TO DO - Repeat word for word the records that begin with the line containing "Mahir Onların Öyküsü | Mahir" and end with the line containing "Well be right back meme", including both of those lines.
DATA TO USE START
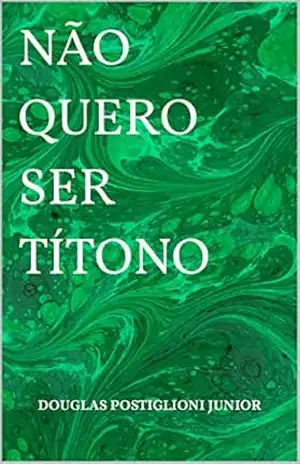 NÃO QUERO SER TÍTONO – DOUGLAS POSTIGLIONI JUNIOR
DATA TO USE END
DATA TO USE START
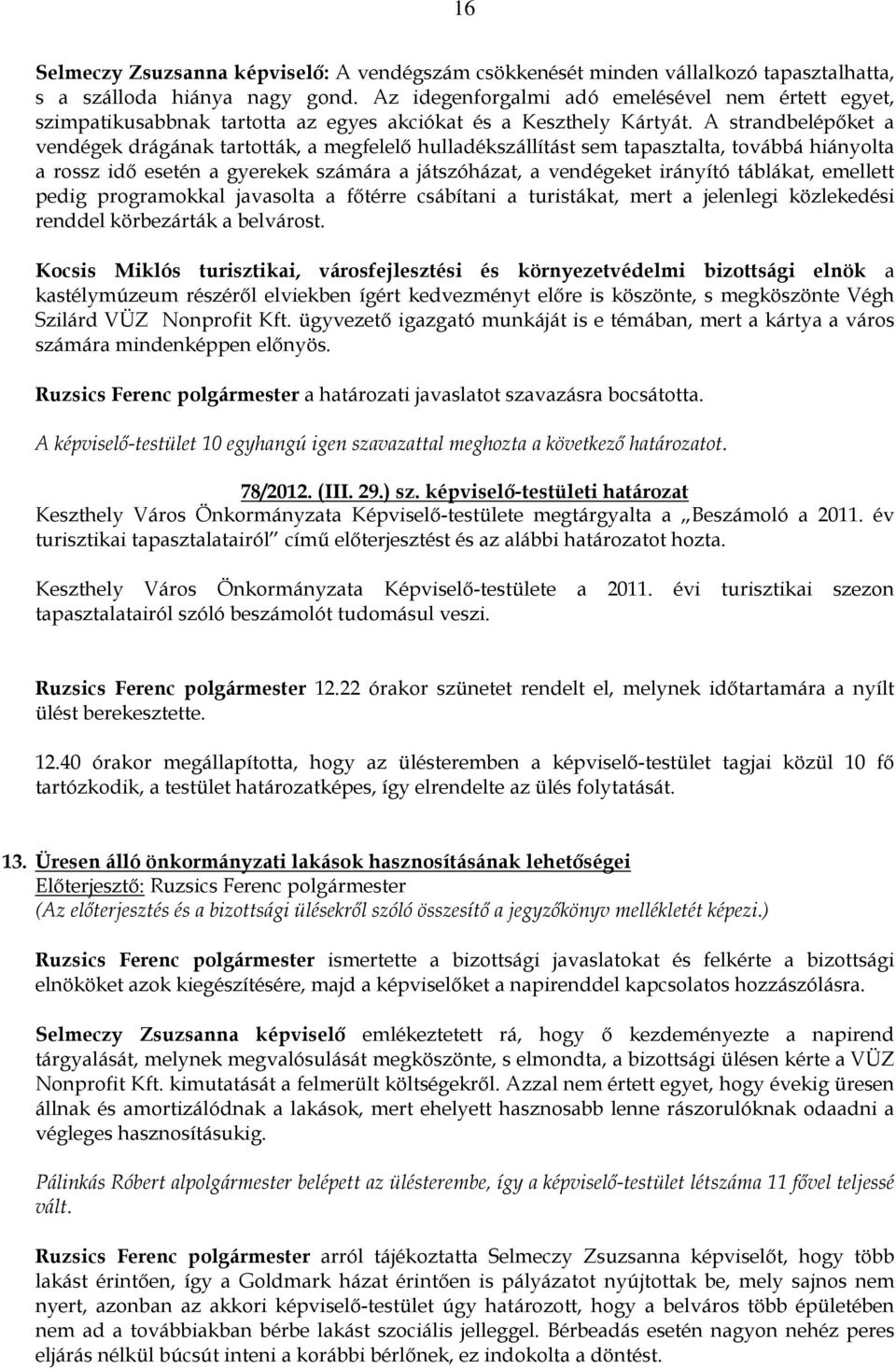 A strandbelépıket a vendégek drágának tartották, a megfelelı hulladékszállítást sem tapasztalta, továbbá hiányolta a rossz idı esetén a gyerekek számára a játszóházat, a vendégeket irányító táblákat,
DATA TO USE END
DATA TO USE START
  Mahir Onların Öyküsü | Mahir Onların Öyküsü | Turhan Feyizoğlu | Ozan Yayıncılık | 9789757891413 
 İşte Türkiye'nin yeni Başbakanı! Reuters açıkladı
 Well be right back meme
DATA TO USE END
SOLUTION TO THIS TASK -
  Mahir Onların Öyküsü | Mahir Onların Öyküsü | Turhan Feyizoğlu | Ozan Yayıncılık | 9789757891413 
 İşte Türkiye'nin yeni Başbakanı! Reuters açıkladı
 Well be right back meme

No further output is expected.